• Stored data:

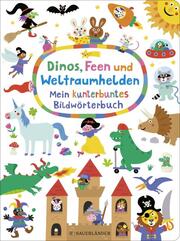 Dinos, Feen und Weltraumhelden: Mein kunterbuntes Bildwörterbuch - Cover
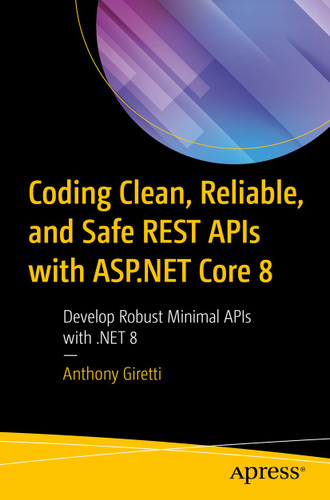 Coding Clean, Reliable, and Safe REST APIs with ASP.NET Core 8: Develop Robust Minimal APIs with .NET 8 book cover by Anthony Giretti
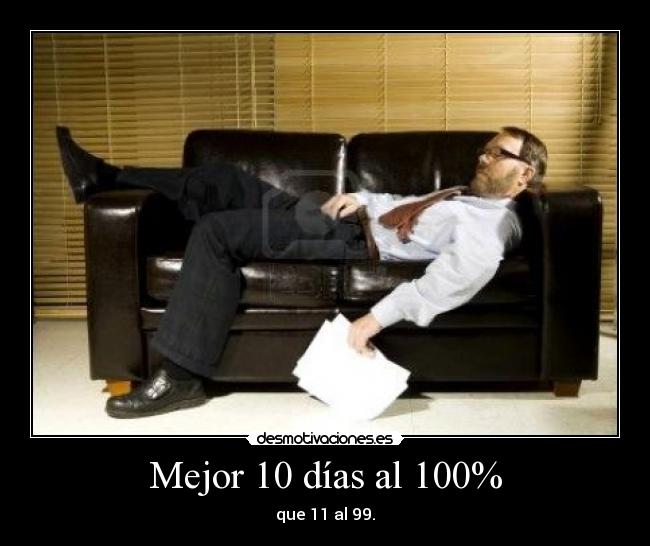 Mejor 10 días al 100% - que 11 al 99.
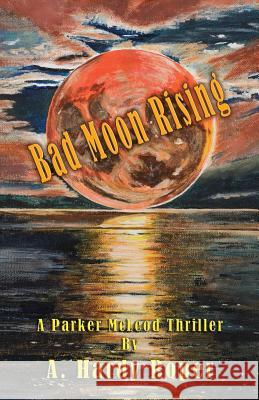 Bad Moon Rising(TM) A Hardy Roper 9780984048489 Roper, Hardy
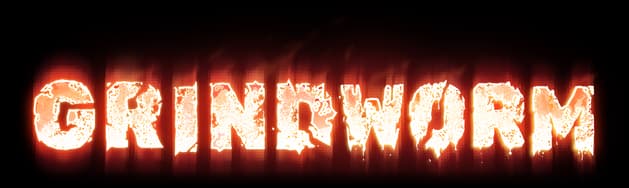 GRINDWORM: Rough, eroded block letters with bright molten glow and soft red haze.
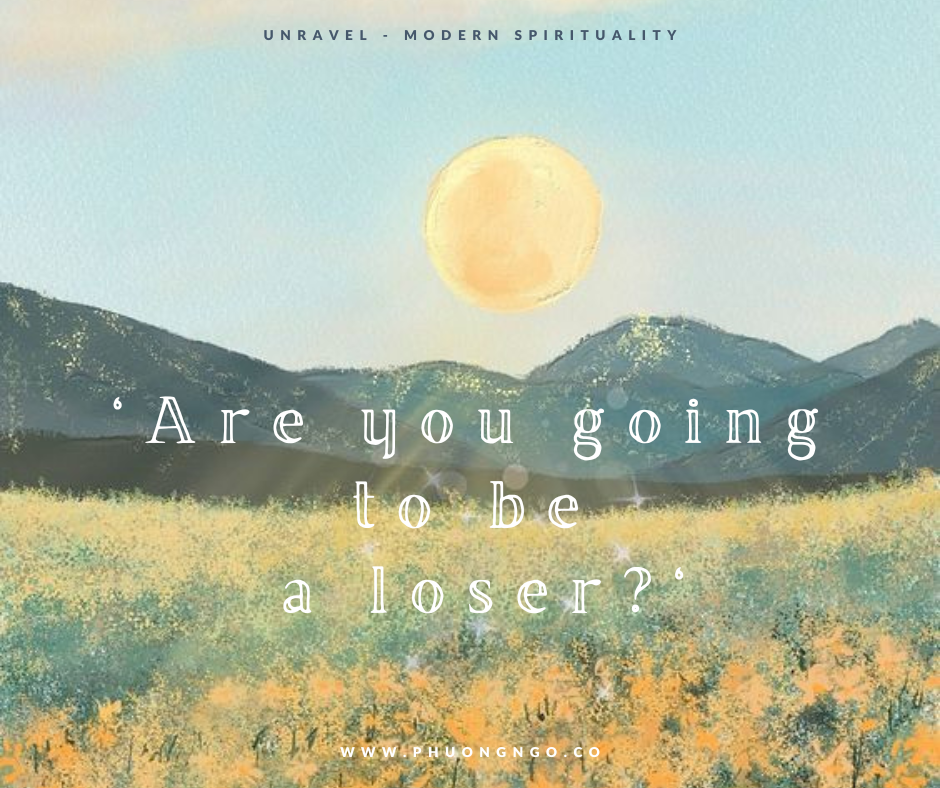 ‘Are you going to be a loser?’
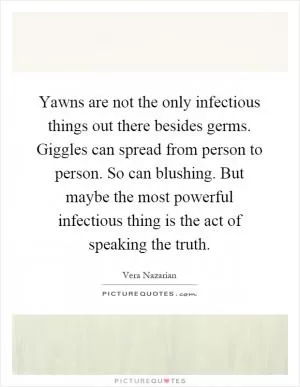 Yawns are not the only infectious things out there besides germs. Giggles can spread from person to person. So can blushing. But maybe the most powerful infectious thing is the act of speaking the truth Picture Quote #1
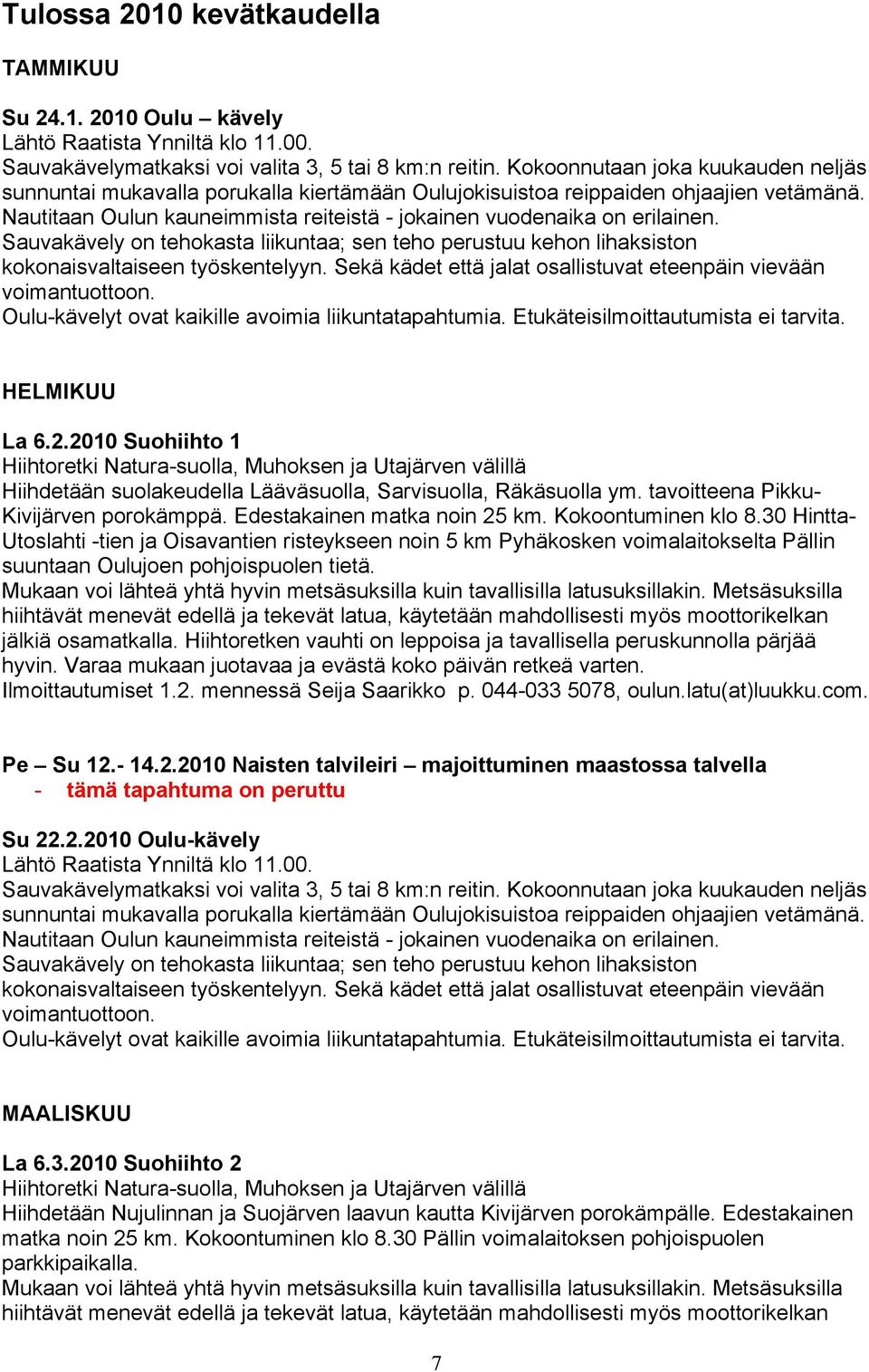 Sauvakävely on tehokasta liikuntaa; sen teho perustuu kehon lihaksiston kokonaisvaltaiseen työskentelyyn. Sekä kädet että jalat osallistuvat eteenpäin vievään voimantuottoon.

• Instructions for the task:
Take the entries above and copy exactly the lines starting at the one with "Bad Moon Rising(TM)" and ending at the one with "be a loser?’"; nothing outside that span, and no pictures.

• Answer for the task:
 Bad Moon Rising(TM) A Hardy Roper 9780984048489 Roper, Hardy
 GRINDWORM: Rough, eroded block letters with bright molten glow and soft red haze.
 ‘Are you going to be a loser?’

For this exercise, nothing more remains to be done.